*WORK TO COMPLETE*
#1 From the interview about Dismal Rock, list the poets D.M. names as tremendous influences on D.M.'s work.
#2 Carry on the interview about Dismal Rock, picking up right after its final sentence.

*EXCERPTED TEXT*
------------------------------------------------

A.B.: Much of what you’ve written in Dismal Rock could be viewed as “nature writing,” which is usually a prose medium. Were you conscious that you might be forging new territory with “verse nature writing” or do you see this as an erroneous view of what you’re doing with the book?

D.M.: I make no such claims about my own project. I would say that I often write a kind of updated pastoral poetry. I think of the poems as pastoral in the sense that they are set in a rural locale and that the people in them are often engaged in agricultural work. I think of them as updated in the sense that they depict their subjects in a much less idealized way than did the traditional pastoral.
         Again, I’m not the first person to tread this ground. Ted Hughes, Seamus Heaney, Les Murray, for example, have all been tremendous influences on my work.
   Yes, I’m intensely interested in the natural world, but I don’t really know what the term “nature writing” means. People occasionally recommend some “nature poet” to me but I rarely connect with the poems. What I so often find lacking in them is a deep intimacy with a particular landscape, an understanding of nature that is born of long and careful observation.
   I have read poems in highly respected publications that were downright inaccurate when it came to some aspect of nature. That kind of sloppiness calls the whole thing into question for me. Why am I listening to this person?
   I think one of the reasons I write so exclusively about the Caveland (and not, say, the Arkansas Ozarks—not yet) is because I understand how that particular landscape works. I know, for instance, that the ponds in the area can disappear overnight into the caves beneath them. I know that a little more than halfway up the hills you’ll see a band of cedars because the rock there, a limestone formation called Girkin, produces soil in which hardwoods do not grow well. I think that kind of knowledge is essential if you’re going to presume to speak about a particular place.
   It has also been my great fortune to spend a lot of time underneath South Central Kentucky. To understand the caves is to begin to understand pretty much everything else. As the old Caveland saying goes, “The house ain’t much, but we’ve got one hell of a basement.”

------------------------------------------------

*ENTRIES*
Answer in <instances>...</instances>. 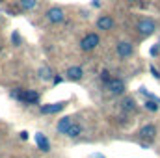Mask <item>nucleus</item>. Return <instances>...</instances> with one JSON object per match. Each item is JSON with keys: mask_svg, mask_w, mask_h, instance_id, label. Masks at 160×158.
Here are the masks:
<instances>
[{"mask_svg": "<svg viewBox=\"0 0 160 158\" xmlns=\"http://www.w3.org/2000/svg\"><path fill=\"white\" fill-rule=\"evenodd\" d=\"M11 95L15 99H19L21 102H24V104H36L39 101V93L34 91V89H15Z\"/></svg>", "mask_w": 160, "mask_h": 158, "instance_id": "obj_1", "label": "nucleus"}, {"mask_svg": "<svg viewBox=\"0 0 160 158\" xmlns=\"http://www.w3.org/2000/svg\"><path fill=\"white\" fill-rule=\"evenodd\" d=\"M155 30H157V24H155L153 19H142V21L138 22V32H140L142 36H151Z\"/></svg>", "mask_w": 160, "mask_h": 158, "instance_id": "obj_2", "label": "nucleus"}, {"mask_svg": "<svg viewBox=\"0 0 160 158\" xmlns=\"http://www.w3.org/2000/svg\"><path fill=\"white\" fill-rule=\"evenodd\" d=\"M99 43H101V39H99L97 34H88L84 39L80 41V47H82V50H93V48H97Z\"/></svg>", "mask_w": 160, "mask_h": 158, "instance_id": "obj_3", "label": "nucleus"}, {"mask_svg": "<svg viewBox=\"0 0 160 158\" xmlns=\"http://www.w3.org/2000/svg\"><path fill=\"white\" fill-rule=\"evenodd\" d=\"M63 19H65V13H63L62 7H50V9L47 11V21L52 22V24H58V22H62Z\"/></svg>", "mask_w": 160, "mask_h": 158, "instance_id": "obj_4", "label": "nucleus"}, {"mask_svg": "<svg viewBox=\"0 0 160 158\" xmlns=\"http://www.w3.org/2000/svg\"><path fill=\"white\" fill-rule=\"evenodd\" d=\"M106 89L114 95H121V93H125V84L119 78H110L106 82Z\"/></svg>", "mask_w": 160, "mask_h": 158, "instance_id": "obj_5", "label": "nucleus"}, {"mask_svg": "<svg viewBox=\"0 0 160 158\" xmlns=\"http://www.w3.org/2000/svg\"><path fill=\"white\" fill-rule=\"evenodd\" d=\"M116 52H118V56H119V58H128V56H132L134 48H132V45H130V43L121 41V43H118V47H116Z\"/></svg>", "mask_w": 160, "mask_h": 158, "instance_id": "obj_6", "label": "nucleus"}, {"mask_svg": "<svg viewBox=\"0 0 160 158\" xmlns=\"http://www.w3.org/2000/svg\"><path fill=\"white\" fill-rule=\"evenodd\" d=\"M97 28L99 30H112L114 28V19L108 17V15H102L97 19Z\"/></svg>", "mask_w": 160, "mask_h": 158, "instance_id": "obj_7", "label": "nucleus"}, {"mask_svg": "<svg viewBox=\"0 0 160 158\" xmlns=\"http://www.w3.org/2000/svg\"><path fill=\"white\" fill-rule=\"evenodd\" d=\"M65 108V102H54V104H45L41 106V114H58Z\"/></svg>", "mask_w": 160, "mask_h": 158, "instance_id": "obj_8", "label": "nucleus"}, {"mask_svg": "<svg viewBox=\"0 0 160 158\" xmlns=\"http://www.w3.org/2000/svg\"><path fill=\"white\" fill-rule=\"evenodd\" d=\"M73 123H75V121H73V117H62L60 121H58V125H56V130H58L60 134H65Z\"/></svg>", "mask_w": 160, "mask_h": 158, "instance_id": "obj_9", "label": "nucleus"}, {"mask_svg": "<svg viewBox=\"0 0 160 158\" xmlns=\"http://www.w3.org/2000/svg\"><path fill=\"white\" fill-rule=\"evenodd\" d=\"M65 75H67V78L73 80V82H78V80H82V77H84V73H82V69L80 67H69L67 71H65Z\"/></svg>", "mask_w": 160, "mask_h": 158, "instance_id": "obj_10", "label": "nucleus"}, {"mask_svg": "<svg viewBox=\"0 0 160 158\" xmlns=\"http://www.w3.org/2000/svg\"><path fill=\"white\" fill-rule=\"evenodd\" d=\"M140 136H142V138H147V140H153V138L157 136V126H155V125H145V126H142Z\"/></svg>", "mask_w": 160, "mask_h": 158, "instance_id": "obj_11", "label": "nucleus"}, {"mask_svg": "<svg viewBox=\"0 0 160 158\" xmlns=\"http://www.w3.org/2000/svg\"><path fill=\"white\" fill-rule=\"evenodd\" d=\"M36 141H38V145H39L41 151H45V153H47V151H50V143H48V140H47L43 134H39V132L36 134Z\"/></svg>", "mask_w": 160, "mask_h": 158, "instance_id": "obj_12", "label": "nucleus"}, {"mask_svg": "<svg viewBox=\"0 0 160 158\" xmlns=\"http://www.w3.org/2000/svg\"><path fill=\"white\" fill-rule=\"evenodd\" d=\"M80 134H82V126H80V123H73V125L69 126V130L65 132V136H69V138H78Z\"/></svg>", "mask_w": 160, "mask_h": 158, "instance_id": "obj_13", "label": "nucleus"}, {"mask_svg": "<svg viewBox=\"0 0 160 158\" xmlns=\"http://www.w3.org/2000/svg\"><path fill=\"white\" fill-rule=\"evenodd\" d=\"M39 78L41 80H52V78H54V75H52L50 67H41V69H39Z\"/></svg>", "mask_w": 160, "mask_h": 158, "instance_id": "obj_14", "label": "nucleus"}, {"mask_svg": "<svg viewBox=\"0 0 160 158\" xmlns=\"http://www.w3.org/2000/svg\"><path fill=\"white\" fill-rule=\"evenodd\" d=\"M121 106H123V110L125 112H132L134 108H136V102L128 97V99H123V102H121Z\"/></svg>", "mask_w": 160, "mask_h": 158, "instance_id": "obj_15", "label": "nucleus"}, {"mask_svg": "<svg viewBox=\"0 0 160 158\" xmlns=\"http://www.w3.org/2000/svg\"><path fill=\"white\" fill-rule=\"evenodd\" d=\"M36 4H38V0H19V6L22 7V9H34L36 7Z\"/></svg>", "mask_w": 160, "mask_h": 158, "instance_id": "obj_16", "label": "nucleus"}, {"mask_svg": "<svg viewBox=\"0 0 160 158\" xmlns=\"http://www.w3.org/2000/svg\"><path fill=\"white\" fill-rule=\"evenodd\" d=\"M158 101H157V99H149V101H147V102H145V108H149V110H151V112H157V110H158Z\"/></svg>", "mask_w": 160, "mask_h": 158, "instance_id": "obj_17", "label": "nucleus"}, {"mask_svg": "<svg viewBox=\"0 0 160 158\" xmlns=\"http://www.w3.org/2000/svg\"><path fill=\"white\" fill-rule=\"evenodd\" d=\"M11 41H13V45H21V36H19V32H13V34H11Z\"/></svg>", "mask_w": 160, "mask_h": 158, "instance_id": "obj_18", "label": "nucleus"}, {"mask_svg": "<svg viewBox=\"0 0 160 158\" xmlns=\"http://www.w3.org/2000/svg\"><path fill=\"white\" fill-rule=\"evenodd\" d=\"M52 82H54V84H60V82H62V77H54Z\"/></svg>", "mask_w": 160, "mask_h": 158, "instance_id": "obj_19", "label": "nucleus"}, {"mask_svg": "<svg viewBox=\"0 0 160 158\" xmlns=\"http://www.w3.org/2000/svg\"><path fill=\"white\" fill-rule=\"evenodd\" d=\"M21 140H28V132H21Z\"/></svg>", "mask_w": 160, "mask_h": 158, "instance_id": "obj_20", "label": "nucleus"}, {"mask_svg": "<svg viewBox=\"0 0 160 158\" xmlns=\"http://www.w3.org/2000/svg\"><path fill=\"white\" fill-rule=\"evenodd\" d=\"M89 158H104V156H101V155H93V156H89Z\"/></svg>", "mask_w": 160, "mask_h": 158, "instance_id": "obj_21", "label": "nucleus"}, {"mask_svg": "<svg viewBox=\"0 0 160 158\" xmlns=\"http://www.w3.org/2000/svg\"><path fill=\"white\" fill-rule=\"evenodd\" d=\"M0 4H2V0H0Z\"/></svg>", "mask_w": 160, "mask_h": 158, "instance_id": "obj_22", "label": "nucleus"}]
</instances>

------------------------------------------------

*RESPONSES PER TASK*
#1 Ted Hughes, Seamus Heaney, Les Murray

#2
A.B.: You mentioned that Hughes, Murray, and Heaney are all influences on your own work. I know that you studied under Heaney. ?Was his influence on your work a direct one? Did he ever pull you into his office and say, “Look, McCombs. Stop doing this. Stop doing that”?

D.M.: I can think of only one such exchange. Heaney once told me that the endings of my poems were good. Then he paused. “Maybe too good,” he said. That was great advice and, if I remember correctly, it was advice that he himself had once received; I don’t recall the particulars. He didn’t have to say any more, though. I knew exactly what he meant, and since that time, I have worked to try to temper my cymbal-crashing impulses.
         I used to crave that kind of personal attention from him, but the really hands-on approach was not his thing. I have since realized that Heaney taught me in exactly the ways he would have wanted: through his poems, his magnificent essays, his example as a writer and as a human being. And he continues to do so.
   Heaney was my professor fourteen years ago this fall and I can say in all honesty that there haven’t been more than a handful of days in all the time since that I have not thought of him.

A.B.: As the director of the Programs in Creative Writing and Translation at the University of Arkansas, do you find yourself wrestling with the idea of influence? Do you find yourself struggling with finding a balance in being supportive and being brutally honest with your creative writing students?

D.M.: I teach both graduate and undergraduate students and, in some ways, teaching undergrads is easier. They have so much to learn and you can teach it to them in a relatively short time. Lucie Brock-Broido was my other poetry teacher at Harvard and she is, I remain convinced, the best teacher and editor in the world. There is no doubt that I learned to edit my own poems by watching her do it for me.
         I find that I have great affection for my graduate students and that I root for them wholeheartedly, but teaching them is so different. Yes, you owe it to them to be honest—there’s no doubt about that—but you also know that they’re going to have to learn what they need to learn (i.e., how to get their poems onto the blank page in front of them) by sitting alone in a room. You can’t teach them that because you don’t know, because each person will develop his or her own peculiar way of making their poems happen. And even when they have developed that process, they probably won’t be able to explain it.
   What you can do is to support them, to suggest alternative ways they might approach their subjects, to offer them reading suggestions, etc. I don’t in any way mean to discount or minimize the value of that kind of support. I think of my own experience and how my teachers at Virginia (Charles Wright, Rita Dove and Greg Orr) were, each in their own way, exactly what I needed at exactly the time I needed it.
   It’s wonderful when the teacher (be it a person, a book, an experience) that will teach you what you need to learn at that moment shows up unexpectedly, unannounced and on-time. That kind of thing happens to me over and over.

A.B.: I’m often privy to the conversations of other writers who talk of writing as their “art,” and I get the impression that they feel that having aspirations of publishing a book in order to secure a university teaching position is something akin to being a careerist rather than an artist. ?How do you, as a poet, reconcile your need to be an artist with your need to earn a living?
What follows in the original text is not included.